We have had 02 based sims in our mobiles for years they will be going at end of contract in few months time as can’t connect to websites quite a lot of time…something that only started in last 12 months!
Hi
I have been onto O2 about this issue as well. Very poor performance on the 4g network where I live. At times the network does not load anything even though indicating a full connection. Voice calls are possible when this happens but of poor quality.
Virgin are frustrating and it would seam going to be in for a battle with companies like giganet. Cheaper and more flexible!
I still have a Hub 1. It has been working just fine for years. Eventually it will have to be replaced when the voice line goes digital, but otherwise I won’t risk changing it.
You will get the new hub 5 if you got hub1 if get it changed
No you’d get a hub 3.
You get hub5 or hub4 only for the gig package, anything else is just the plain old superhub3, I begged them for something other than hub3 even offered to pay for it, they refuses, they had the whip hand I suppose… but that’s all in the past, we turn the pages of history and remember a painful horrible company, they can go to hell we couldn’t care.
So many people are constantly complaining about VM, here’s my more positive experience.
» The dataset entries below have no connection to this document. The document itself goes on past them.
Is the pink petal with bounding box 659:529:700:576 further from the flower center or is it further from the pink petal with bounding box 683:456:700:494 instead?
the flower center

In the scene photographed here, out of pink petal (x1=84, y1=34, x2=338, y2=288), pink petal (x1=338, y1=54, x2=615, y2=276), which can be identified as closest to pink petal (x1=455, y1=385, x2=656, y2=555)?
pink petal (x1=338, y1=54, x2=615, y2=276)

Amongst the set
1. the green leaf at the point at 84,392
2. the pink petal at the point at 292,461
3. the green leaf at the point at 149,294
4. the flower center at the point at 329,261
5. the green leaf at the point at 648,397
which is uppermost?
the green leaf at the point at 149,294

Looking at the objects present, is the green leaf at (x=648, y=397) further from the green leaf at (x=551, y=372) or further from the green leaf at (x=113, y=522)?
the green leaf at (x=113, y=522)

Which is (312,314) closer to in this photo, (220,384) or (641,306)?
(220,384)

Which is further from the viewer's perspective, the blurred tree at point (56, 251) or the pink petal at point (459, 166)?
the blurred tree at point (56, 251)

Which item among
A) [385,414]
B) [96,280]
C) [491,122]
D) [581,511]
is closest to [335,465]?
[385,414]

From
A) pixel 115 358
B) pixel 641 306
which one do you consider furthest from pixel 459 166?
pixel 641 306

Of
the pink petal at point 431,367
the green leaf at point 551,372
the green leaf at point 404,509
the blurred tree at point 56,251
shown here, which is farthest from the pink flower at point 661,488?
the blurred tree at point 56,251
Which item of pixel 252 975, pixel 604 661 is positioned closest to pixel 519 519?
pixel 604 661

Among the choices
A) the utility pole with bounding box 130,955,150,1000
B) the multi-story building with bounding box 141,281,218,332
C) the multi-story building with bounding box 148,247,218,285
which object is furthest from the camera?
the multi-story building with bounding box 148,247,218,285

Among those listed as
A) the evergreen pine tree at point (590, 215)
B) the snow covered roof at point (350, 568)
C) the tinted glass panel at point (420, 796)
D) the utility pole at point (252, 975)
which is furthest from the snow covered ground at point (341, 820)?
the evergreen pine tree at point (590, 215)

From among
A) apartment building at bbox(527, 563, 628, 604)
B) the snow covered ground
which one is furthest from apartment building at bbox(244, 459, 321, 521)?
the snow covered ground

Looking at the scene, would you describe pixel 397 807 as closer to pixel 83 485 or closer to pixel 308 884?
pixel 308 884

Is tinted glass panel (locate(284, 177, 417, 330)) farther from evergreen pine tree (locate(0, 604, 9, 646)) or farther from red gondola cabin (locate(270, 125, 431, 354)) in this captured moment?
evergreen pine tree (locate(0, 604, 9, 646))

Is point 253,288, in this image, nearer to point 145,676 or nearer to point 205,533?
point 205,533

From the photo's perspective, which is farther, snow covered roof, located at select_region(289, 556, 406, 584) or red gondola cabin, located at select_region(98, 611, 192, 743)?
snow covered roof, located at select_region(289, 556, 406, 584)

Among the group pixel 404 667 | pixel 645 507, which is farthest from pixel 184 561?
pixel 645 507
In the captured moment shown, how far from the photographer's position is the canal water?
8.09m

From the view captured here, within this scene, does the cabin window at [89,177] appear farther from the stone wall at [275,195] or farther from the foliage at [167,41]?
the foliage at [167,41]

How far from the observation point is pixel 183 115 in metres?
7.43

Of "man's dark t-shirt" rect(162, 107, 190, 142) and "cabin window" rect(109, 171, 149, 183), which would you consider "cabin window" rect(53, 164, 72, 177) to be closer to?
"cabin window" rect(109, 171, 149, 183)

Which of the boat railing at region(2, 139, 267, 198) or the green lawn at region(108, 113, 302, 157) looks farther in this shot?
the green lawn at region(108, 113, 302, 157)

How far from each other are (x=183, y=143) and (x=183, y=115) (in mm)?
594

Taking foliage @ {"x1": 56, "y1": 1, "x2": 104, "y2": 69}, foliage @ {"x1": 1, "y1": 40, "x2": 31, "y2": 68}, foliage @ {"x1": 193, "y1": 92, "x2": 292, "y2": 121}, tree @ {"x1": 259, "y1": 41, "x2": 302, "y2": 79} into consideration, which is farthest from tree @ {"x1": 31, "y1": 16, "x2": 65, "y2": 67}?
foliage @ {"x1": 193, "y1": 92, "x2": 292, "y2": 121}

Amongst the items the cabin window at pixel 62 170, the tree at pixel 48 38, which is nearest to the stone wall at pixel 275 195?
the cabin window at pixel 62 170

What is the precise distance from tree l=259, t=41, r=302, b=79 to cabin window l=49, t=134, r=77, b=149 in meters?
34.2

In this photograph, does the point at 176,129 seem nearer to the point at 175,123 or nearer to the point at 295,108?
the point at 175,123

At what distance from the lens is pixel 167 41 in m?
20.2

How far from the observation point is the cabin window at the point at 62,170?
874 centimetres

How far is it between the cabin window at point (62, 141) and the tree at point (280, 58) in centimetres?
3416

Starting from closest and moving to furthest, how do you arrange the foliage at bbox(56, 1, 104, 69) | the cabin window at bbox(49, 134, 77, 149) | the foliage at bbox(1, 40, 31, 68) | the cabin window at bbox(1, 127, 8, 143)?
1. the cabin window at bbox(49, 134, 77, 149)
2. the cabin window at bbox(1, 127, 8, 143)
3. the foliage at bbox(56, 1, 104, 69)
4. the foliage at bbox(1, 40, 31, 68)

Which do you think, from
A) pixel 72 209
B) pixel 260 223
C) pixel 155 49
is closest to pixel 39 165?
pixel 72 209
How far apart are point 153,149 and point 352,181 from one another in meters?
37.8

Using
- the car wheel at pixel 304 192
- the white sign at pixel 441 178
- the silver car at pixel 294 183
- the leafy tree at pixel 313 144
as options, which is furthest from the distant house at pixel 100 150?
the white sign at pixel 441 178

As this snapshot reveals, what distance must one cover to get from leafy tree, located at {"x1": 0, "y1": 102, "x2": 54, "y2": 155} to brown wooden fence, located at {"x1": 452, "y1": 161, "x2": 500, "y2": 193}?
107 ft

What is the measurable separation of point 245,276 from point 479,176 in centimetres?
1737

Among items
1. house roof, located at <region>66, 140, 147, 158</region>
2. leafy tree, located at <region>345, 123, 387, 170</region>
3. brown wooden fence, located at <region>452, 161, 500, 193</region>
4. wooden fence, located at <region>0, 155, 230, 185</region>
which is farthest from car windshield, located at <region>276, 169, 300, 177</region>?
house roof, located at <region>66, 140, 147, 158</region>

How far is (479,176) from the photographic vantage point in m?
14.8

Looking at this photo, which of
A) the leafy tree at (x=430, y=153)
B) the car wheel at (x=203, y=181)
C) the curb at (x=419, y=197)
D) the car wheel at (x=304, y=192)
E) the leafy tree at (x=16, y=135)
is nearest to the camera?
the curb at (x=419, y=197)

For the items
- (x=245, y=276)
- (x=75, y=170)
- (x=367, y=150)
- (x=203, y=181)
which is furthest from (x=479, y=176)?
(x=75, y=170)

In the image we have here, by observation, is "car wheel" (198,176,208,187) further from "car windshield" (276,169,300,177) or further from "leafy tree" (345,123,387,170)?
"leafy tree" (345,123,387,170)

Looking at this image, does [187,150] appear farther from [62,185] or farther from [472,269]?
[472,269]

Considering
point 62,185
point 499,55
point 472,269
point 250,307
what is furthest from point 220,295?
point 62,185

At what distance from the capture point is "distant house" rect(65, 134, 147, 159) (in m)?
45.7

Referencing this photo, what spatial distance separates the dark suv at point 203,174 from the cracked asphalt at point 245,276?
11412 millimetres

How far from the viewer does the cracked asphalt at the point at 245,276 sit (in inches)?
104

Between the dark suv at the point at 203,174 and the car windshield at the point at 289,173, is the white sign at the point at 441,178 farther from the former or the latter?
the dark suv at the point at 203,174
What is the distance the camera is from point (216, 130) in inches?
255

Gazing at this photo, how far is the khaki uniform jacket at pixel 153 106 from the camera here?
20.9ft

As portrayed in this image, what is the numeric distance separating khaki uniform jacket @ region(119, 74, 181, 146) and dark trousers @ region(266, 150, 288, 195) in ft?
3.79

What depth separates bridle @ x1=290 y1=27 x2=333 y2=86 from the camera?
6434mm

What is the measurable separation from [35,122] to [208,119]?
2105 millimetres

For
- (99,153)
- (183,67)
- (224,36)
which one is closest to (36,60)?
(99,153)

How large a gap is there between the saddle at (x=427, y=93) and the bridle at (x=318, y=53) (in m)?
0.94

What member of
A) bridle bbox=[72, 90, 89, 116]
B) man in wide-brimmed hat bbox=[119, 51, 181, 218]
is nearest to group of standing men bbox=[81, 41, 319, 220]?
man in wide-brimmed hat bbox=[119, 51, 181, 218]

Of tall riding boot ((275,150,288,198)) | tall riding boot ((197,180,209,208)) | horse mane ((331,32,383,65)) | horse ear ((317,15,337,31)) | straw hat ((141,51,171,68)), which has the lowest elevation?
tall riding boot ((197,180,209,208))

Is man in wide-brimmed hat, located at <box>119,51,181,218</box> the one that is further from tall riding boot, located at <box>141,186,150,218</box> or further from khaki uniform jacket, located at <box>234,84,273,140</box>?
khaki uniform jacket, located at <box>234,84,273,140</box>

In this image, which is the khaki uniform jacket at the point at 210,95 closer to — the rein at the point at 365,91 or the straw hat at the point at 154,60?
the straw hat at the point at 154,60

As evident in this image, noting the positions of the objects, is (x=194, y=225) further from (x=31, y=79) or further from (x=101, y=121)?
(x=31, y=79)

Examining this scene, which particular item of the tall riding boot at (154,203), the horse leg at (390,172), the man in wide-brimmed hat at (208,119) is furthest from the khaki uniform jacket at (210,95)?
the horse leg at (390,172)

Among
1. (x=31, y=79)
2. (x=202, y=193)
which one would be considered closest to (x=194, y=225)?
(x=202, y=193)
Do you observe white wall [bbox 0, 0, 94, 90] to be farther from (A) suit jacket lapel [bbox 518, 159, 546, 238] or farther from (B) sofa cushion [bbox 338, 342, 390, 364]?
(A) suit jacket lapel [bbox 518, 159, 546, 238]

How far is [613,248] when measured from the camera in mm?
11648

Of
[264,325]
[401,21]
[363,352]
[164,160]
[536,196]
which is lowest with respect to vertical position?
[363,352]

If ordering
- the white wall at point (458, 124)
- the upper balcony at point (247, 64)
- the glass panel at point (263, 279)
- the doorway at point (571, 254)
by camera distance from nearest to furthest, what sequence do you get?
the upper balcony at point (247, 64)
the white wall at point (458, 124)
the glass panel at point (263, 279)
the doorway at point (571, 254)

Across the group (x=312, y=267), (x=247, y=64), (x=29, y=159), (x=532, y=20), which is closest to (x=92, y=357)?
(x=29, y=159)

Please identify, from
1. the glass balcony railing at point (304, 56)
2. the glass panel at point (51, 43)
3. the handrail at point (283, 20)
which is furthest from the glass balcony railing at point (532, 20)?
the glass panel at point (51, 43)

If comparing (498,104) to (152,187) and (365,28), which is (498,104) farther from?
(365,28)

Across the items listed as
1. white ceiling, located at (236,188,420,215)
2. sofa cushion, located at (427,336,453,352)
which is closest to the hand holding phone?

I’ve been a VM customer on and off since the early 90s when they were Telewest in my area, the only serious problem I experienced was in the late 90’s when the duct and cable needed to be replaced under my then paved driveway, they ended-up paying for it to be taken-up and replaced like for like.
I don’t have any loyalty to any service provider, will switch away at the end of a contract to a better deal if I cannot negotiate an acceptable retentions deal.
Currently with VM on a retentions deal for broadband and ‘landline’ (the latter I no-longer use, just keep as its cheaper with than without), paying £19 PM for 200/20, I’m very happy with the product and customer service.
I personally have had far greater problems with BT, TalkTalk and other now Openreach based providers than with VM.
I suspect VM have decided to upgrade the downstream to DOCSIS 3.1 to get the most out of the legacy network to compete with the new alt-nets and offer a differential to Openreach. Perhaps the thinking is that by upgrading the downstream to 3.1, it will give them some leeway between now and the time they take to roll out FTTP across the network.
And I remember paying $15/pm in Moscow for 500/500 fibre to the door. 2018/19
England are so far behind the rest of the world in terms of internet infrastructure.
Just been reading that another broadband provider may be coming our way in 2023. 46 GBP gives us 1000/1000 fibre to the door, 62 GBP gives us 1000/52 and may start to look at jumping ship once the fttp is installed.
On our 5G three business, we get 700Mbs down and 30-60 up
VM broadband here went down yesterday during routine maintainance and when it came back up there were 2 extra upstream channels.
This does appear to be an ongoing national upgrade.